Carré C, Jacquier C, Bougé AL, de Chaumont F, Besnard-Guerin C, Thomassin H, Pidoux J, Da Silva B, Chalatsi E, Zahra S, Olivo-Marin JC, Munier-Lehmann H, Antoniewski C - PLoS ONE (2013)

Bottom Line: We show that self-silencing of the resulting automiG gene requires Drosha, Pasha, Dicer-1, Dicer-2 and Argonaute-2 loaded with the anti-GFP miRNAs.In contrast, self-silencing of the automiG gene does not involve Argonaute-1.As a proof of concept, we used automiG as a biosensor to screen a chemical library and identified 29 molecules that strongly inhibit miRNA silencing, out of which 5 also inhibit RNAi triggered by long double-stranded RNA.

View Article: PubMed Central - PubMed

Affiliation: Drosophila Genetics and Epigenetics, Laboratory of Developmental Biology, CNRS UMR7622, Université Pierre et Marie Curie, Paris, France.

ABSTRACT
Defects in miRNA biogenesis or activity are associated to development abnormalities and diseases.
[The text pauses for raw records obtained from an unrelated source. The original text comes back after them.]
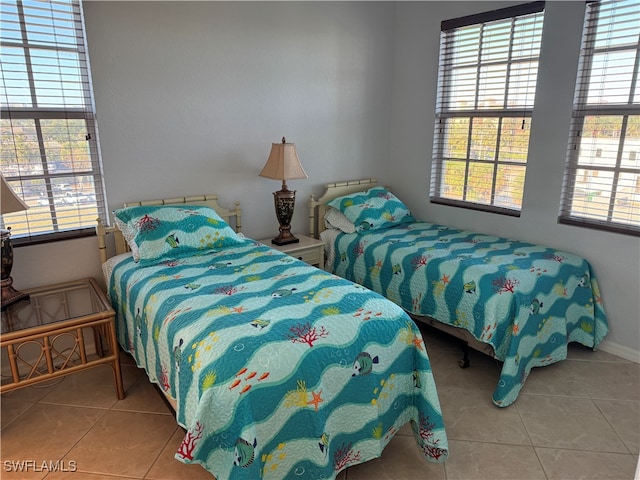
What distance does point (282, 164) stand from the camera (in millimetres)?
2969

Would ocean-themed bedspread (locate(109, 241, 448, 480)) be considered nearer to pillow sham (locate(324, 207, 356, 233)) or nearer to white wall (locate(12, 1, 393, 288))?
white wall (locate(12, 1, 393, 288))

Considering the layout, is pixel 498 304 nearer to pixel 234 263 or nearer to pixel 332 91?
pixel 234 263

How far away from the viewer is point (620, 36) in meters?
2.53

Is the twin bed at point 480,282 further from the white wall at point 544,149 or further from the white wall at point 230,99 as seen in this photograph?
the white wall at point 230,99

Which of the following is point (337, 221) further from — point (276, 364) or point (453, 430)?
point (276, 364)

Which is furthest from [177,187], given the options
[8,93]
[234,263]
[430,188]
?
[430,188]

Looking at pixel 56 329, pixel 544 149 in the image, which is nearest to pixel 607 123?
pixel 544 149

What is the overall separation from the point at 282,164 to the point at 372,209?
2.81 feet

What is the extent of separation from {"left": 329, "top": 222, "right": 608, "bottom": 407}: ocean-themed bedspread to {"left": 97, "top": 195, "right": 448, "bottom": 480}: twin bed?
73 centimetres

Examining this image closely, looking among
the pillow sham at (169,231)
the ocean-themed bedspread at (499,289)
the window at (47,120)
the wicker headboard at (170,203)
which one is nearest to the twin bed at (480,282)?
the ocean-themed bedspread at (499,289)

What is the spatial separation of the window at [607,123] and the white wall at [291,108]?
0.07m

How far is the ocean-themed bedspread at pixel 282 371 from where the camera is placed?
4.69 feet

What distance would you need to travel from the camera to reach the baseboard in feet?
8.86

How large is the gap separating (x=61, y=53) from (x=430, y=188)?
2755 millimetres
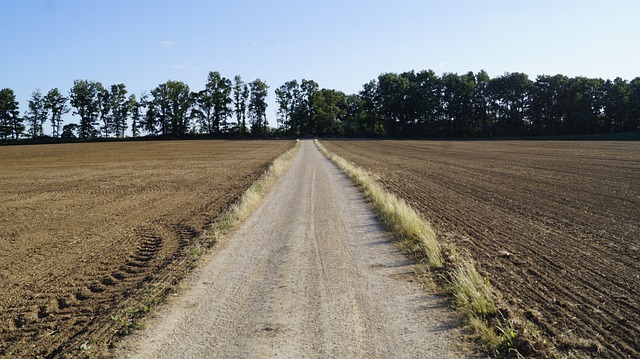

In Drosophila, miRNAs are predominantly loaded in Argonaute-1, which they guide for silencing of target RNAs. The miRNA pathway overlaps the RNAi pathway in this organism, as miRNAs may also associate with Argonaute-2, the mediator of RNAi. We set up a gene construct in which a single inducible promoter directs the expression of the GFP protein as well as two miRNAs perfectly matching the GFP sequences. We show that self-silencing of the resulting automiG gene requires Drosha, Pasha, Dicer-1, Dicer-2 and Argonaute-2 loaded with the anti-GFP miRNAs. In contrast, self-silencing of the automiG gene does not involve Argonaute-1. Thus, automiG reports in vivo for both miRNA biogenesis and Ago-2 mediated silencing, providing a powerful biosensor to identify situations where miRNA or siRNA pathways are impaired. As a proof of concept, we used automiG as a biosensor to screen a chemical library and identified 29 molecules that strongly inhibit miRNA silencing, out of which 5 also inhibit RNAi triggered by long double-stranded RNA. Finally, the automiG sensor is also self-silenced by the anti-GFP miRNAs in HeLa cells and might be easily used to identify factors involved in miRNA biogenesis and silencing guided by perfect target complementarity in mammals.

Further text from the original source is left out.